We have a situation that our noVNC desktop (and similar apps) crash when the forth session starts on the same compute node. The first three are fine, they get a correct display, and the session can start, but the forth one is apparently cursed.
In order to inspect that, I like to debug the job_script_content.sh more closely in our Sandbox environment, and I wonder how I can modify the script (which generates this script)? So far, I haven’t found a relevant tip in the official docs about the job submit attributes.
There is only a couple entry points here to modify job_script_content.sh, but even so - you’re more likely to want to edit script.sh. job_script_content.sh is more like a wrapper script.
Beyond that - you’d have to really dig deep in the source code to do so.
For example, one entry point is a wrapper in the job_script_content.sh, wrapping around script.sh that you could configure like so to spit out the env and set -xthen run the script.sh script.
batch_connect:
basic:
script_wrapper: |
env
set -x
%s
Or you can just edit the script.sh to say strace xfce4-session instead of just issuing xfce4-session.
Here’s some reference material on different entrypoints to reconfigure.

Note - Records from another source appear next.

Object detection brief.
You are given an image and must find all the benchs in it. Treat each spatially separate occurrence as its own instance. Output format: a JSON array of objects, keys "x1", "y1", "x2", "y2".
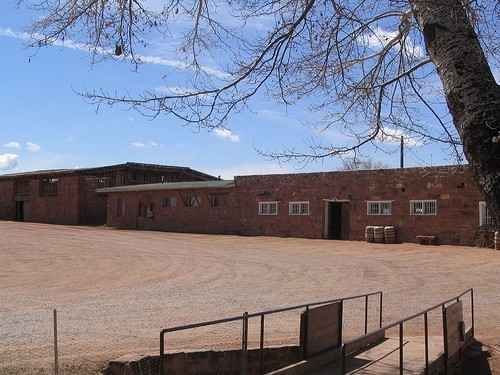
[{"x1": 416, "y1": 233, "x2": 440, "y2": 245}]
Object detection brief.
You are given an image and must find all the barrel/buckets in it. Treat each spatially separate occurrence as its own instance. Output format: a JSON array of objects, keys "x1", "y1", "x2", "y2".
[
  {"x1": 384, "y1": 226, "x2": 396, "y2": 244},
  {"x1": 364, "y1": 225, "x2": 374, "y2": 242},
  {"x1": 373, "y1": 226, "x2": 385, "y2": 242}
]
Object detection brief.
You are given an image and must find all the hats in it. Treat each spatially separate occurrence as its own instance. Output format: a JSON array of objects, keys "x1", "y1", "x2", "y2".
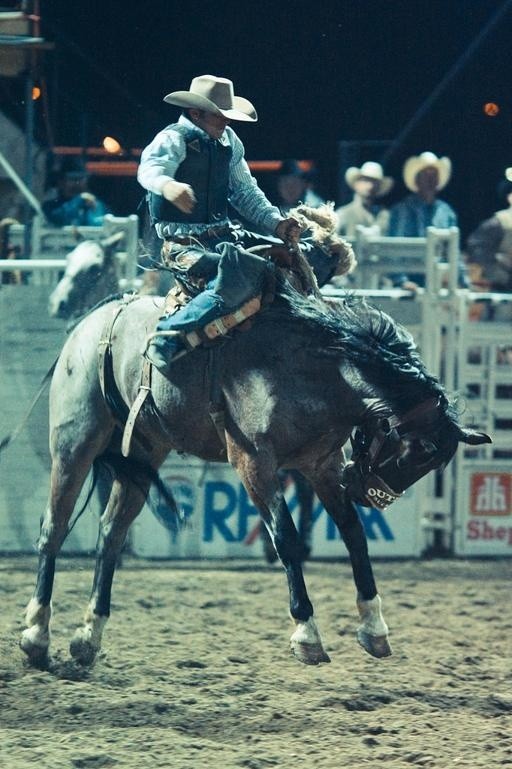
[
  {"x1": 402, "y1": 149, "x2": 451, "y2": 192},
  {"x1": 163, "y1": 75, "x2": 258, "y2": 124},
  {"x1": 345, "y1": 161, "x2": 392, "y2": 198}
]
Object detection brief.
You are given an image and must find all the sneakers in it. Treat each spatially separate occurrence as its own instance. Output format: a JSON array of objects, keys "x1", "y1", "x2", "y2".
[{"x1": 148, "y1": 345, "x2": 178, "y2": 375}]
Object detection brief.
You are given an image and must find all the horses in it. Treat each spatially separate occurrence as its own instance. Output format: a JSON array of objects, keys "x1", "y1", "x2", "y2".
[{"x1": 17, "y1": 287, "x2": 494, "y2": 673}]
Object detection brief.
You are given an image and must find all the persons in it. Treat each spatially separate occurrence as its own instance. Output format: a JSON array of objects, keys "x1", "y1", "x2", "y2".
[
  {"x1": 41, "y1": 155, "x2": 107, "y2": 227},
  {"x1": 137, "y1": 71, "x2": 307, "y2": 377},
  {"x1": 329, "y1": 152, "x2": 468, "y2": 300},
  {"x1": 269, "y1": 154, "x2": 322, "y2": 217},
  {"x1": 467, "y1": 166, "x2": 512, "y2": 320}
]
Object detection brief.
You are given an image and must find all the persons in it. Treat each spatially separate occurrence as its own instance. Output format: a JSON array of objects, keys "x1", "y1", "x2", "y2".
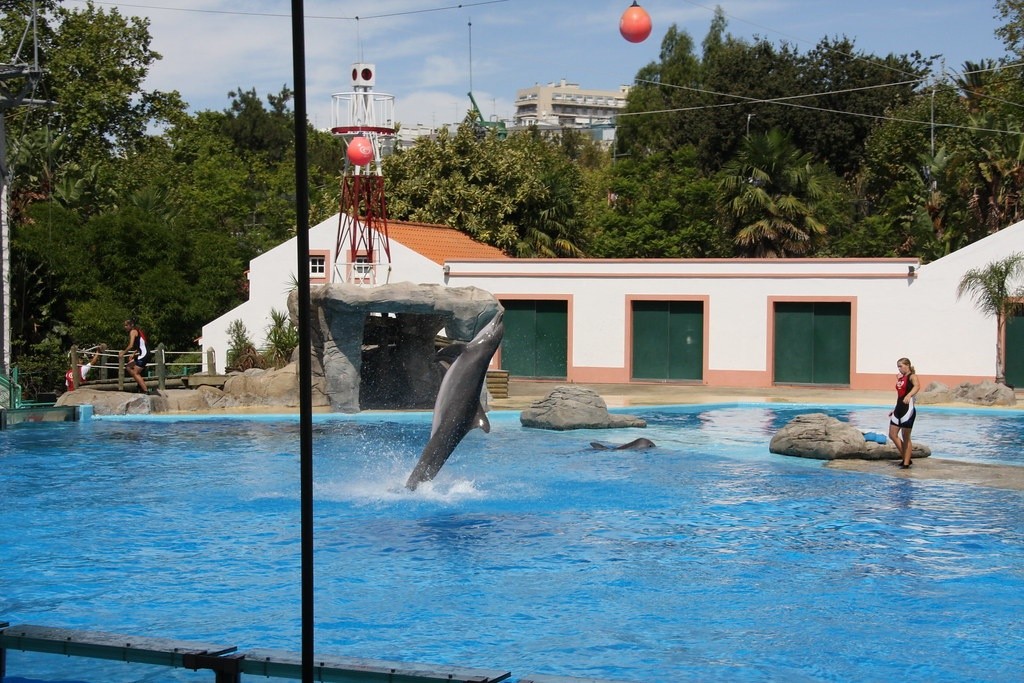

Noteably vnc_args. We (OSC) recently had to update so that we always get a display value >= 10. So we wrote a little wrapper script and supply vnc_args: ":$(/opt/osc/sbin/find_display 2>/dev/null)" to force a DISPLAY value instead to vncserver instead of letting it try to find one.
I followed your suggestion to include the script_wrapper attribute into the submit.yml.erb, but still my output.log does not contain the dump of my env and the expected output from set -x. Here is how my submit script looks like:
Now, looking at the logs of the fourth/failing session, I see that something goes wrong in this block inside the job_script_content.sh :
for i in $(seq 1 10); do
# Clean up any old VNC sessions that weren't cleaned before
apptainer exec instance://5da7cc5e-6f86-4f3a-a3fb-6b5c4366f67f vncserver -list | awk '/^:/{system("kill -0 "$2" 2>/dev/null || apptainer exec instance://5da7cc5e-6f86-4f3a-a3fb-6b5c4366f67f vncserver -kill "$1)}'
# for turbovnc 3.0 compatability.
if timeout 2 apptainer exec instance://5da7cc5e-6f86-4f3a-a3fb-6b5c4366f67f vncserver --help 2>&1 | grep 'nohttpd' >/dev/null 2>&1; then
HTTPD_OPT='-nohttpd'
fi
# Attempt to start VNC server
VNC_OUT=$(apptainer exec instance://5da7cc5e-6f86-4f3a-a3fb-6b5c4366f67f vncserver -log "vnc.log" -rfbauth "vnc.passwd" $HTTPD_OPT -noxstartup -geometry 1024x576 2>&1)
VNC_PID=$(pgrep -s 0 Xvnc) # the script above will daemonize the Xvnc process
echo "${VNC_PID}"
echo "${VNC_OUT}"
# Sometimes Xvnc hangs if it fails to find working disaply, we
# should kill it and try again
kill -0 ${VNC_PID} 2>/dev/null && [[ "${VNC_OUT}" =~ "Fatal server error" ]] && kill -TERM ${VNC_PID}
# Check that Xvnc process is running, if not assume it died and
# wait some random period of time before restarting
kill -0 ${VNC_PID} 2>/dev/null || sleep 0.$(random_number 1 9)s
# If running, then all is well and break out of loop
kill -0 ${VNC_PID} 2>/dev/null && break
done
My two cents: for some reason, only in the 4th/failing session, for the first iteration of the loop above, apptainer exec … vncserver - list | awk ‘something something’ || apptainer … kill kicks in and terminates the session; that leads to vncserver not being found error in the logs.
But, if my hypothesis is correct, I still wonder why this happens only for the fourth session. I also wonder if some resources are exhausted on the slave node leading to this abrupt failure. If so, which limits could be possibly exhausted?